*Texto proporcionado:*
Ciertamente, una verdad de este tipo, para nosotros los mortales, es necesariamente inverosímil, pues nosotros sólo disponemos de verdades siempre provisionales, discutibles y sometidas a prueba y escrutinio, como la verdad biológica, la verdad histórica, la verdad jurídica o la verdad científica. Así que el verdadero enemigo de este ejército de cruzados es quien no da por terminada la discusión acerca de esas verdades finitas y se niega a aceptar dogmas.
Es como si alguien, contrariado por un diagnóstico médico adverso respaldado por la evidencia, en lugar de consultar a otro especialista o de iniciar un tratamiento, se empeñase en silenciar a los médicos, desprestigiar a los radiólogos, desautorizar a los artilugios clínicos y quemar los registros hospitalarios. De un modo similar, para acallar a quienes continúan en la interminable discusión acerca de la verdad es preciso cancelarlos, y sustituirlos en el imaginario colectivo por un enemigo fabricado ad hoc: quien se atiene a la verdad biológica es un machista, quien se atiene a la verdad histórica es un racista, quien se atiene a la verdad jurídica es un fascista o quien se atiene a la verdad científica es un clasista (entre otras posibilidades); y todos estos monstruos se suman en la figura ficticia de una suerte de inculto retrógado cegado por el sesgo de confirmación, que se resiste a aceptar el “progreso” para mantener sus privilegios.
Los wokistas, como todos los escolásticos, son gente culta a la vez que dogmática. Su mayor éxito, y a la vez su mayor peligro, es que ese enemigo imaginario llegue a encarnarse en una escolástica igualmente dogmática, pero esta vez inculta, capaz de recomendar lejía para combatir un virus y de lograr que los Estados Unidos, cuna de la democracia moderna, den la espalda a Ucrania y, en definitiva, a Europa, para aliarse con el autócrata que gobierna la Federación Rusa con mano de hierro y amenaza y aplasta a sus vecinos, mientras el presidente de un Estado comunista como la República Popular China aboga por el libre comercio frente al proteccionismo estadounidense. Porque entonces los wokistas se cargarán de razón en su cruzada contra el demonio.

*Registros de datos:*
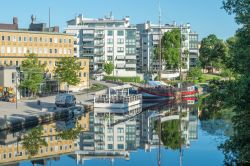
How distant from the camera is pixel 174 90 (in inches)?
3816

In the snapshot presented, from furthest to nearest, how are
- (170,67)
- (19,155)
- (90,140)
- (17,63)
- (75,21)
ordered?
(75,21), (170,67), (17,63), (90,140), (19,155)

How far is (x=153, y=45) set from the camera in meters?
142

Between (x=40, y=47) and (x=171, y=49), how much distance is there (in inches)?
1726

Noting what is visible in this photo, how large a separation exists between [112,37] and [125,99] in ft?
201

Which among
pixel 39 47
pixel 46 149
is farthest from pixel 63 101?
pixel 39 47

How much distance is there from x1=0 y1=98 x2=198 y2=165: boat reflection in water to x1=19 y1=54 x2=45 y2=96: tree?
1140 centimetres

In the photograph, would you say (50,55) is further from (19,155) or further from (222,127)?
(19,155)

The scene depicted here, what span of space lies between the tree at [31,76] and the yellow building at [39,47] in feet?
29.1

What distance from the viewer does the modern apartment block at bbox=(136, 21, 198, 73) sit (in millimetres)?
139250

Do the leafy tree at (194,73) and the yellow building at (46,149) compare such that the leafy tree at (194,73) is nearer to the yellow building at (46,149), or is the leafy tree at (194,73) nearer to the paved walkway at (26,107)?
the paved walkway at (26,107)

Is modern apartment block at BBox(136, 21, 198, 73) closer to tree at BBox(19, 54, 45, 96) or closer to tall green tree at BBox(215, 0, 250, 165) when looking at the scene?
tree at BBox(19, 54, 45, 96)

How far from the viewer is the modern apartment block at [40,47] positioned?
86594mm

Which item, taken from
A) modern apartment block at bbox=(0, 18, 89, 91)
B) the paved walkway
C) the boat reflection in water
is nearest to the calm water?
the boat reflection in water

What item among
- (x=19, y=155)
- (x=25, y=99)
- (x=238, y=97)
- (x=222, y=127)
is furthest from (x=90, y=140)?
(x=25, y=99)
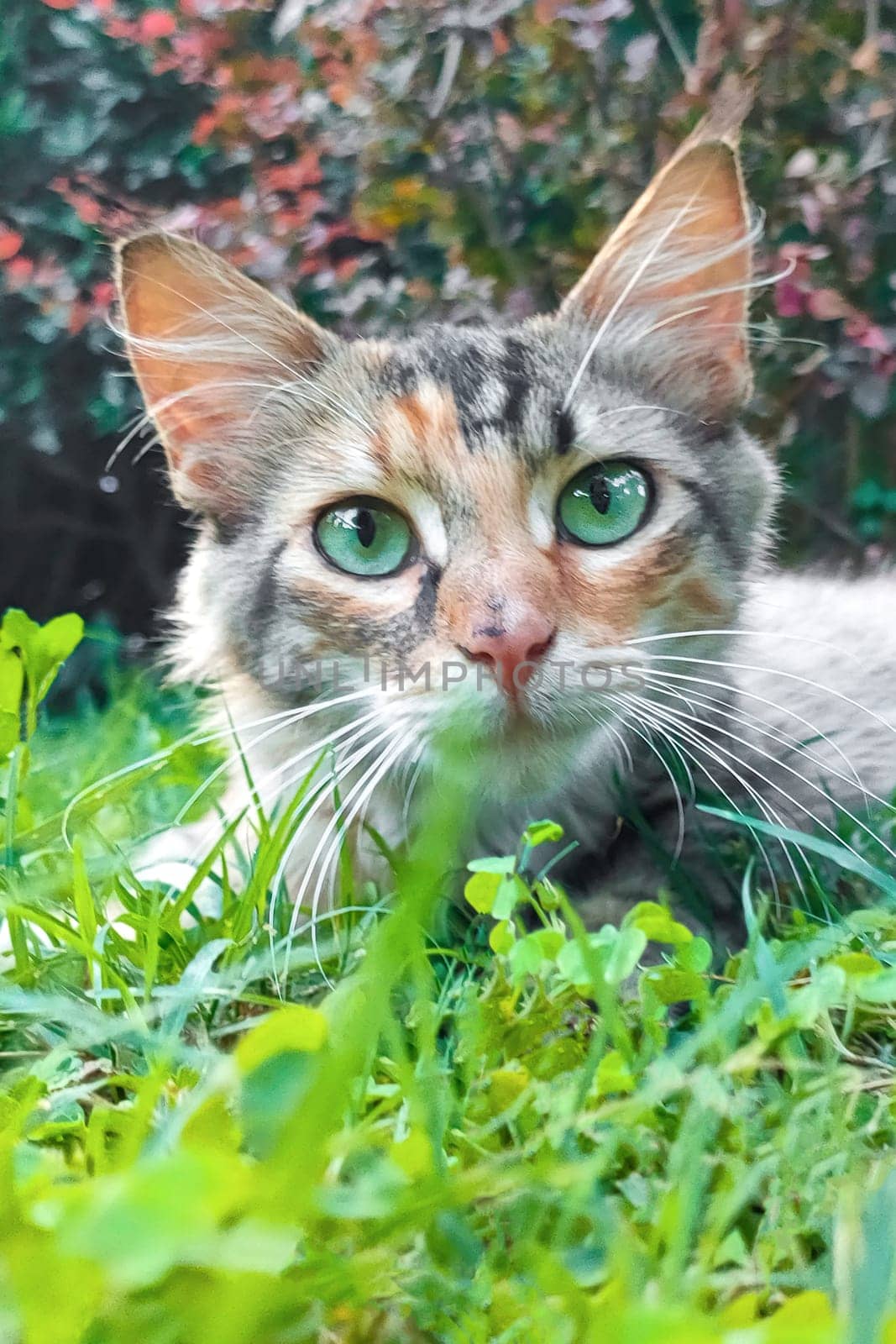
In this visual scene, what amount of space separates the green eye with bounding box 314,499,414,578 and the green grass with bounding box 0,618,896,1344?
32cm

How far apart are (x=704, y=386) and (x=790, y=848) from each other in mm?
563

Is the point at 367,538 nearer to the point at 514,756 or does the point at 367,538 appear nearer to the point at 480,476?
the point at 480,476

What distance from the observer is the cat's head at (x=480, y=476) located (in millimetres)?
1022

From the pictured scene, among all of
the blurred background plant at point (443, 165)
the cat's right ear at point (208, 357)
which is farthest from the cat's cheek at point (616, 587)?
the blurred background plant at point (443, 165)

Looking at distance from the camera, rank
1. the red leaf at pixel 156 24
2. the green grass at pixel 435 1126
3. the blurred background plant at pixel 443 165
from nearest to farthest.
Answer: the green grass at pixel 435 1126, the blurred background plant at pixel 443 165, the red leaf at pixel 156 24

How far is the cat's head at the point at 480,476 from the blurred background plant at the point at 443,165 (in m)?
0.82

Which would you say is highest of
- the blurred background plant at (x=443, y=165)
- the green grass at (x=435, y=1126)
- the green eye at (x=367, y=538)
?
the blurred background plant at (x=443, y=165)

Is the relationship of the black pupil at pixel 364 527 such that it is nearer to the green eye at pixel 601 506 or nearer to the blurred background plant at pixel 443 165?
the green eye at pixel 601 506

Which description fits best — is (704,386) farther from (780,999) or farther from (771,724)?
(780,999)

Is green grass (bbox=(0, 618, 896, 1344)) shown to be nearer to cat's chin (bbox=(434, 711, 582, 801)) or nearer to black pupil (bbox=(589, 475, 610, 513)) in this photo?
cat's chin (bbox=(434, 711, 582, 801))

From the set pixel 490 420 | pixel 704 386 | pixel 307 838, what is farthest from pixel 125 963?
pixel 704 386

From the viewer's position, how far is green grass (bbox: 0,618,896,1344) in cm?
46

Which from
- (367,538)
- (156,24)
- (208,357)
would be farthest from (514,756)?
(156,24)

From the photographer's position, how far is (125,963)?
0.91 m
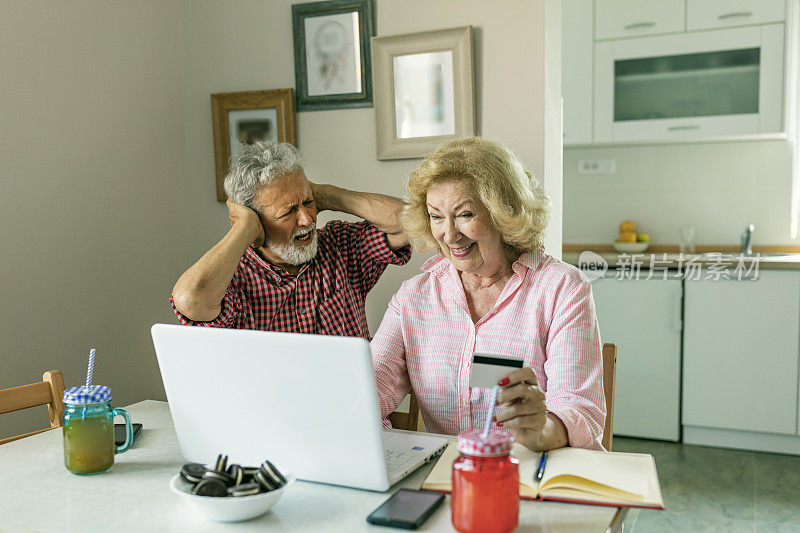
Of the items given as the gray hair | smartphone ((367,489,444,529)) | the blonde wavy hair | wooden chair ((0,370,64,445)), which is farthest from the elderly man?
smartphone ((367,489,444,529))

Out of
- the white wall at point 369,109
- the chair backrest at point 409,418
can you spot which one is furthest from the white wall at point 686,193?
the chair backrest at point 409,418

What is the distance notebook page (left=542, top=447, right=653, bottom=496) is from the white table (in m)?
0.05

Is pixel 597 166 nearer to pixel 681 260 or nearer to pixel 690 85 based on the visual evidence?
pixel 690 85

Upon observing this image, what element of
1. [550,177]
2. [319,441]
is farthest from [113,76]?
[319,441]

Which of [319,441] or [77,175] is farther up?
[77,175]

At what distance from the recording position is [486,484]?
0.87 m

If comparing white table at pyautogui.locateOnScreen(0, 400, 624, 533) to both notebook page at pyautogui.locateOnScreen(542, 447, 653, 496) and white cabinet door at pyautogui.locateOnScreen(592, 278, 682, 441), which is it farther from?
white cabinet door at pyautogui.locateOnScreen(592, 278, 682, 441)

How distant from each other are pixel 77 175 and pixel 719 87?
9.31 ft

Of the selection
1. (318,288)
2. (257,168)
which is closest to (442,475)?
(318,288)

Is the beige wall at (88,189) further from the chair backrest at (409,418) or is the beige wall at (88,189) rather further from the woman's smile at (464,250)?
the woman's smile at (464,250)

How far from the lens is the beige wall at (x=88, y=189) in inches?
83.8

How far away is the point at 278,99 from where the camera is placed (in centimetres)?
254

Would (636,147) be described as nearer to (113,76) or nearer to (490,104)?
(490,104)

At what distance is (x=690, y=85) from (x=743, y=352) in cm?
129
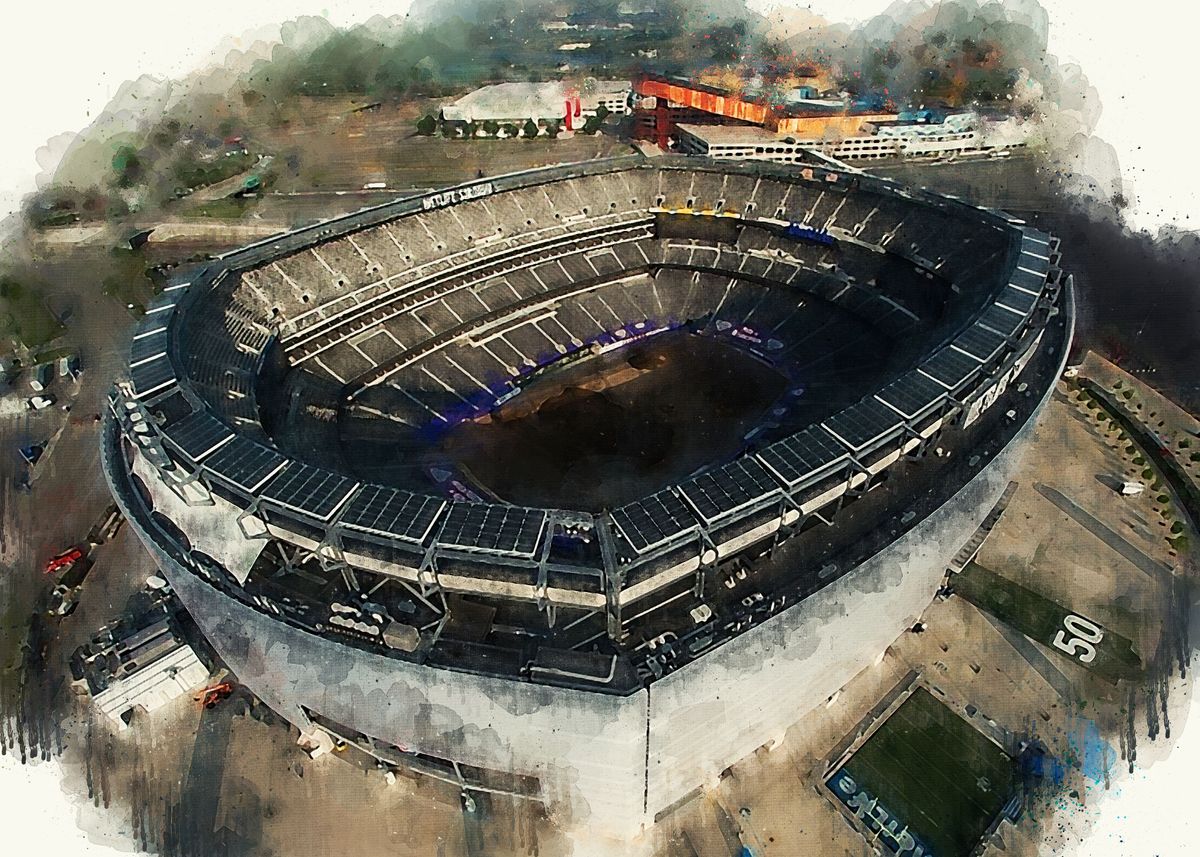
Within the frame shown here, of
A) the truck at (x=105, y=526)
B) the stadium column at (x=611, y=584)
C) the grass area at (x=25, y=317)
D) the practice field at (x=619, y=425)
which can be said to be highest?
the stadium column at (x=611, y=584)

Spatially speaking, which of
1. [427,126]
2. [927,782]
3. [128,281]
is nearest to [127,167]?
[128,281]

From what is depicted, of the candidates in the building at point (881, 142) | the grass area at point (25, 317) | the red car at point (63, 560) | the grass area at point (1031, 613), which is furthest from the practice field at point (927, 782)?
the building at point (881, 142)

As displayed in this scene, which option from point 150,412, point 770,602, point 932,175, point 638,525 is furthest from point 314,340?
point 932,175

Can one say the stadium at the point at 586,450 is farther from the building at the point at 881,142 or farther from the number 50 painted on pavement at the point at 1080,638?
the building at the point at 881,142

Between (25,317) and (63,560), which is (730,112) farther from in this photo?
(63,560)

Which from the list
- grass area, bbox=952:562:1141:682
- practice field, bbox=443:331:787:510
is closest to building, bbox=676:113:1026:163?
practice field, bbox=443:331:787:510
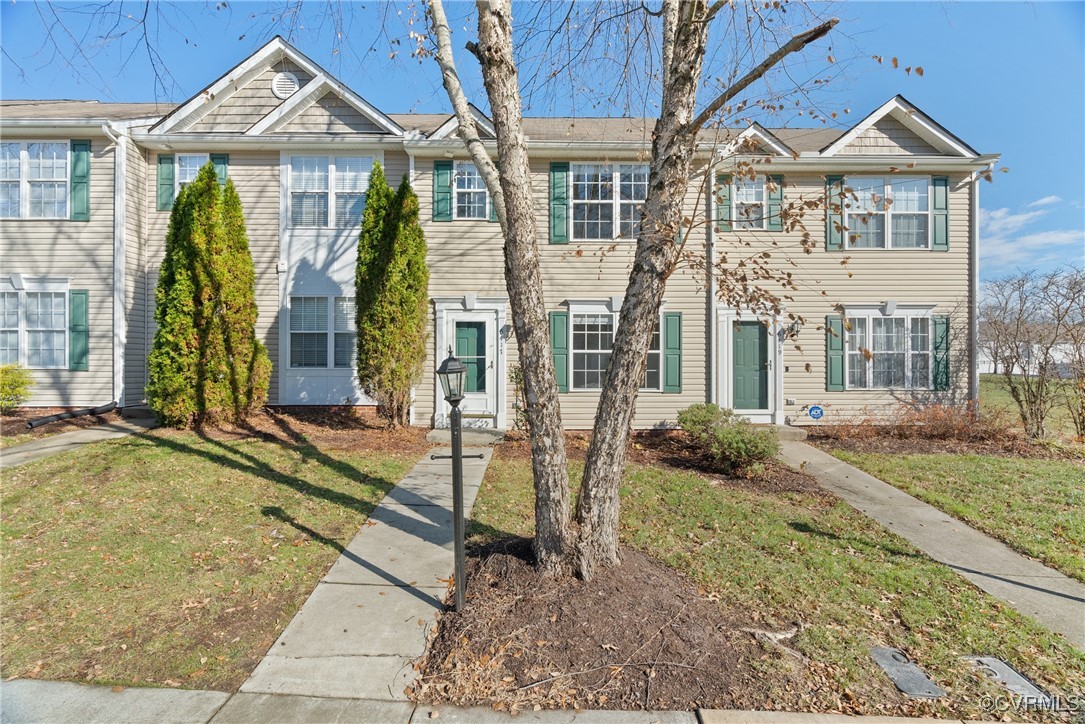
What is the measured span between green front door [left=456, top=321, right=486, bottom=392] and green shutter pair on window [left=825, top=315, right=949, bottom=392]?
Answer: 22.9 feet

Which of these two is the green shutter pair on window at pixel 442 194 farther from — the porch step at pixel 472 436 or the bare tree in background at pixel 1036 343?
the bare tree in background at pixel 1036 343

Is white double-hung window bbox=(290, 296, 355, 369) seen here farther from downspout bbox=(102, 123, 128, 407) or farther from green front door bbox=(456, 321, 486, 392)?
downspout bbox=(102, 123, 128, 407)

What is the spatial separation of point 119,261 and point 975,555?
14.1 metres

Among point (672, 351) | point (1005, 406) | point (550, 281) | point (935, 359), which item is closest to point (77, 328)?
point (550, 281)

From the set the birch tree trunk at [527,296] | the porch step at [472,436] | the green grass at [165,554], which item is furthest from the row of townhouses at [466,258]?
the birch tree trunk at [527,296]

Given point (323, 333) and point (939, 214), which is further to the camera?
point (323, 333)

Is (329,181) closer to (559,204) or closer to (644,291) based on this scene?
(559,204)

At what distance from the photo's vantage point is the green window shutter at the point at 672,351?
9891 mm

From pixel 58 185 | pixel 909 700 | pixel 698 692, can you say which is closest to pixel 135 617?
pixel 698 692

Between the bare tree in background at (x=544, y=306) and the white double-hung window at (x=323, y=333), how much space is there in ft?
24.9

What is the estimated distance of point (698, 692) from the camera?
2717mm

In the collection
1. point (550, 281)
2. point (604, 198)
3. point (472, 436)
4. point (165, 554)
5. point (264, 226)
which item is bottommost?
point (165, 554)

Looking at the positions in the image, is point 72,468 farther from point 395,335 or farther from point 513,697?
point 513,697

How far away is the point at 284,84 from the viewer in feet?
34.4
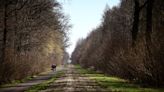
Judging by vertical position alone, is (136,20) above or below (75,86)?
above

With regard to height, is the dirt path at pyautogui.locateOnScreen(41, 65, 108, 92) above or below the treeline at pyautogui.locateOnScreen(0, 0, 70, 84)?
below

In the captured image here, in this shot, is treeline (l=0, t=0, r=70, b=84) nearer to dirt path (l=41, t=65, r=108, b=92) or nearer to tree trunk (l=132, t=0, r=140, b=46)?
dirt path (l=41, t=65, r=108, b=92)

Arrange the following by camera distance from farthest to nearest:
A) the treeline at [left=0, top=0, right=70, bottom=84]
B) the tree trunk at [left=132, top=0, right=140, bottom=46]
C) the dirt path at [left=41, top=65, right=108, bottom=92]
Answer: the treeline at [left=0, top=0, right=70, bottom=84], the tree trunk at [left=132, top=0, right=140, bottom=46], the dirt path at [left=41, top=65, right=108, bottom=92]

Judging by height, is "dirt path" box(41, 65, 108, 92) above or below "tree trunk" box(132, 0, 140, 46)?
below

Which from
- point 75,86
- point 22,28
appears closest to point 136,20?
point 75,86

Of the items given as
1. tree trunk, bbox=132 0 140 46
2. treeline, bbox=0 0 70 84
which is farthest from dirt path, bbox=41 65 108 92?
tree trunk, bbox=132 0 140 46

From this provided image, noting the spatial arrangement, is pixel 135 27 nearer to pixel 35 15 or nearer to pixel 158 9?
pixel 158 9

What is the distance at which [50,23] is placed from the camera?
6050 cm

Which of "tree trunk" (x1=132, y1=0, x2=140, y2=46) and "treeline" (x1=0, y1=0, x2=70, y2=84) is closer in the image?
"tree trunk" (x1=132, y1=0, x2=140, y2=46)

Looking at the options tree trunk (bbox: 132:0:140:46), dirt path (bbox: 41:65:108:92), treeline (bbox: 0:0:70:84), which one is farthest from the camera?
Answer: treeline (bbox: 0:0:70:84)

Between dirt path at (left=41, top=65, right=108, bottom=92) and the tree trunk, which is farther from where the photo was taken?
the tree trunk

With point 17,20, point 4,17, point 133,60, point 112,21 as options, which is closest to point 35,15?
point 17,20

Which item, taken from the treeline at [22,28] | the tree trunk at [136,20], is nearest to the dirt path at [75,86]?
the treeline at [22,28]

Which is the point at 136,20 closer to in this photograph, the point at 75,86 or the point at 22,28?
the point at 75,86
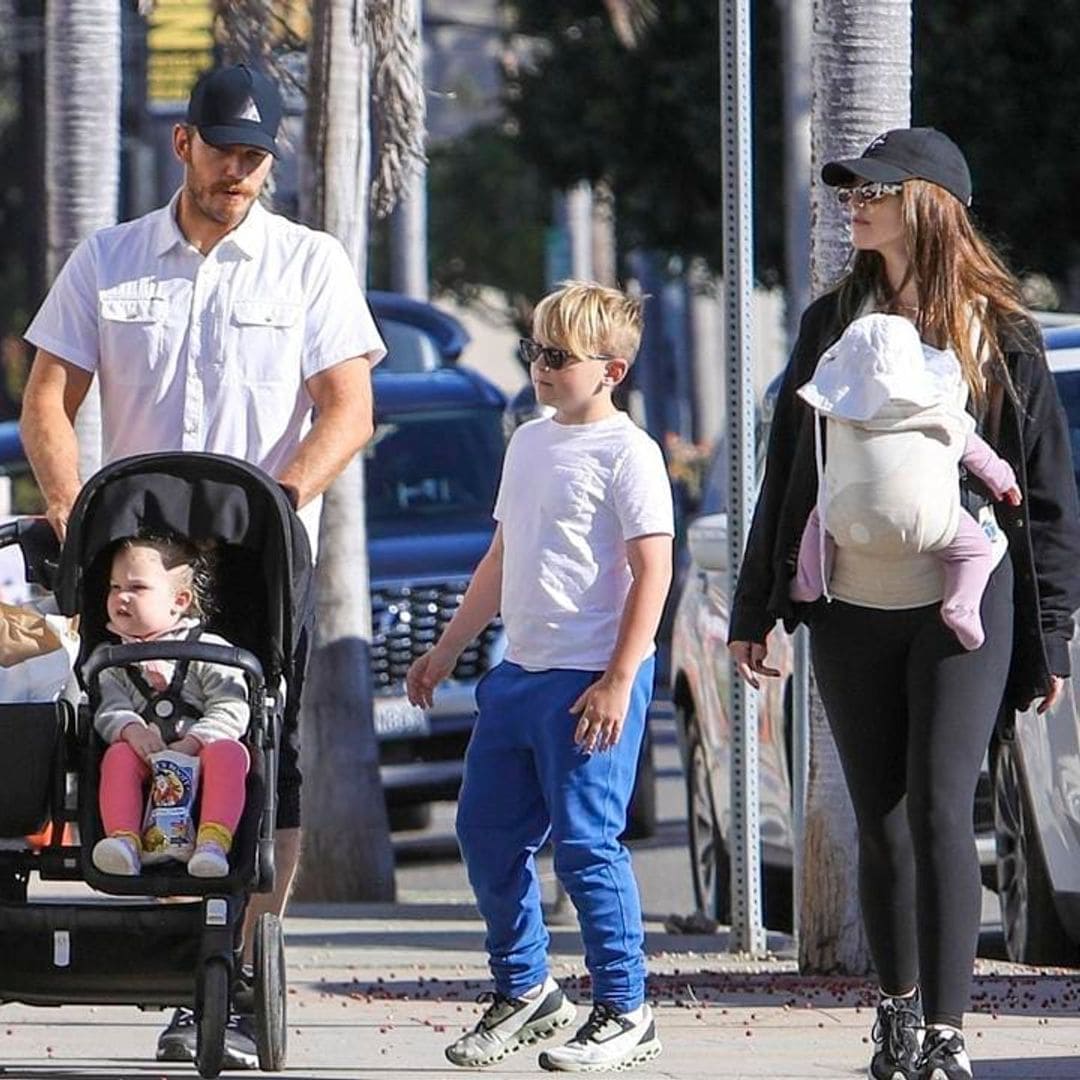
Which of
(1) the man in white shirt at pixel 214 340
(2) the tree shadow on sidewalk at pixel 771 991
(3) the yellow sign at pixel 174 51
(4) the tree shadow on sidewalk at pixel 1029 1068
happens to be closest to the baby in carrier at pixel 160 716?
(1) the man in white shirt at pixel 214 340

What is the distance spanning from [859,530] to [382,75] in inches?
232

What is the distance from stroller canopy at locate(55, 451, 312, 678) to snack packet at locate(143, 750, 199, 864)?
1.14 ft

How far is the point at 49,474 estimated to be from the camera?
6703 mm

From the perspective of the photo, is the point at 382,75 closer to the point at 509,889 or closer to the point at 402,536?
the point at 402,536

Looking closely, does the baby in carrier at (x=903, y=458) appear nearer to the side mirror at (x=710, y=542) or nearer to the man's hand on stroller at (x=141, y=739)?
the man's hand on stroller at (x=141, y=739)

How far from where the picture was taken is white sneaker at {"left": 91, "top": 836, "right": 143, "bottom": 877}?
6.10 m

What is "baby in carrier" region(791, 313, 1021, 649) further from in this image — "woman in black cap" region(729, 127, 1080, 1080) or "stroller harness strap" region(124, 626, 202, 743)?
"stroller harness strap" region(124, 626, 202, 743)

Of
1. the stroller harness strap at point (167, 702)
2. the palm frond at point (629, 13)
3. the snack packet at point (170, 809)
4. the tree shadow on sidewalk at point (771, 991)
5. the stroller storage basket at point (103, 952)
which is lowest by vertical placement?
the tree shadow on sidewalk at point (771, 991)

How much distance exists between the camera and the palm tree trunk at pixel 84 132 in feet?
34.5

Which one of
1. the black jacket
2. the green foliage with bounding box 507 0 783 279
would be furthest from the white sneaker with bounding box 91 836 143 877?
the green foliage with bounding box 507 0 783 279

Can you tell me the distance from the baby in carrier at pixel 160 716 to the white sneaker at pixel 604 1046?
36.6 inches

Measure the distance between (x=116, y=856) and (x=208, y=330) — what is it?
4.19 feet

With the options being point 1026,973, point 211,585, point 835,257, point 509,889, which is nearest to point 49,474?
point 211,585

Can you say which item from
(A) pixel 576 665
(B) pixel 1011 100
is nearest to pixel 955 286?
(A) pixel 576 665
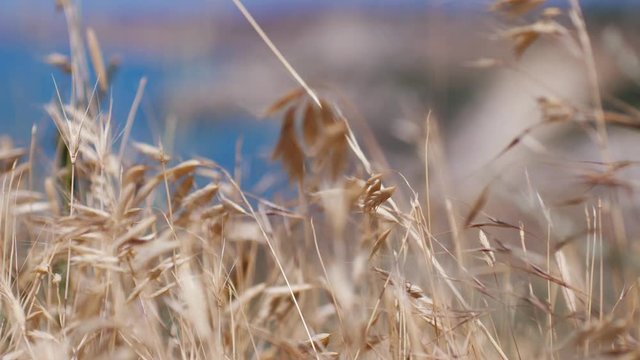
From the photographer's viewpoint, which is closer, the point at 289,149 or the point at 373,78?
the point at 289,149

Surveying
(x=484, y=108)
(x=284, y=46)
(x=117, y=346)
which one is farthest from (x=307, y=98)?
(x=284, y=46)

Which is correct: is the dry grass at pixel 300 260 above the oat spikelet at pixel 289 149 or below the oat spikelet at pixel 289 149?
below

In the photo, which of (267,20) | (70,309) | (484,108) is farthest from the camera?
(267,20)

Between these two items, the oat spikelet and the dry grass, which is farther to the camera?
the oat spikelet

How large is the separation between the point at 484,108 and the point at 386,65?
226cm

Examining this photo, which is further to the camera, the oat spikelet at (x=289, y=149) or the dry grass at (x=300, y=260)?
the oat spikelet at (x=289, y=149)

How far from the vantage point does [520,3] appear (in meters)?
1.12

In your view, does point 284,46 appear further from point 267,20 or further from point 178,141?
point 178,141

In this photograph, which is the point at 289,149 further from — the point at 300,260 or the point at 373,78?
the point at 373,78

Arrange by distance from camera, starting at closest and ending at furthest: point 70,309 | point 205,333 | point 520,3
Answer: point 205,333 → point 520,3 → point 70,309

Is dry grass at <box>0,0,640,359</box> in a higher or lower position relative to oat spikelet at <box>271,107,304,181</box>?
lower

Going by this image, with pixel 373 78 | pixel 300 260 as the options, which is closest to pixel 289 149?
pixel 300 260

*Instrucciones:*
1. Indica si cada afirmación coincide con el texto sobre el wokismo: (a) los wokistas son gente inculta; (b) se compara la actitud criticada con la de quien quema los registros hospitalarios tras un diagnóstico adverso; (c) el presidente de la República Popular China defiende el proteccionismo. Responde sí o no y cita literalmente las palabras del texto que lo deciden.
2. Escribe la continuación del texto sobre el wokismo a partir de su última oración.
Los registros provienen de otra fuente.

*Tus respuestas:*
1.
(a) No: "Los wokistas, como todos los escolásticos, son gente culta a la vez que dogmática."
(b) Sí: "se empeñase en silenciar a los médicos, desprestigiar a los radiólogos, desautorizar a los artilugios clínicos y quemar los registros hospitalarios".
(c) No: "aboga por el libre comercio frente al proteccionismo estadounidense".

2.
Así que volvamos un instante a las elecciones americanas de 2016. ¿Recuerdan qué candidato era el favorito de Slavo Žižek, faro intelectual y estrella de Belén de la izquierda posmoderna? Pues no, no era Bernie Sanders, ni mucho menos Hillary Clinton, sino Trump. El mismo cuyo triunfo en 2024 ha dado un empujoncito hacia arriba en las encuestas de intención de voto a una izquierda abrumadoramente woke que caía en picado en los gráficos demoscópicos de nuestros pagos; el mismo a cuya vera les faltó tiempo para correr a fotografiarse a los patricios de Vox, que en las elecciones generales de 2023 desempeñaron el glorioso papel de fantasma infalible para evitar la salida del populismo del Gobierno. Y eso que en público se declaran, como mi vecina, feroces enemigos del wokismo; tan enemigos, cuando menos, como enemigos de Vox se declaran los wokistas que tanto se han aprovechado de su crecimiento.
Cuando una sociedad se instala en lo inverosímil, no basta con denunciar esa posición como una falsedad y cancelar a sus promotores. Porque lo inverosímil no es falso. Ni tampoco verdadero. Lo inverosímil es aquello que nos desancla de las condiciones en las que podemos distinguir lo verdadero de lo falso. Lo inverosímil es tener que elegir entre la santa inquisición y el aquelarre satánico. Y ahora, a ver quién le pone un cordón sanitario al hombre más poderoso del mundo y a sus interesados enemiguetes.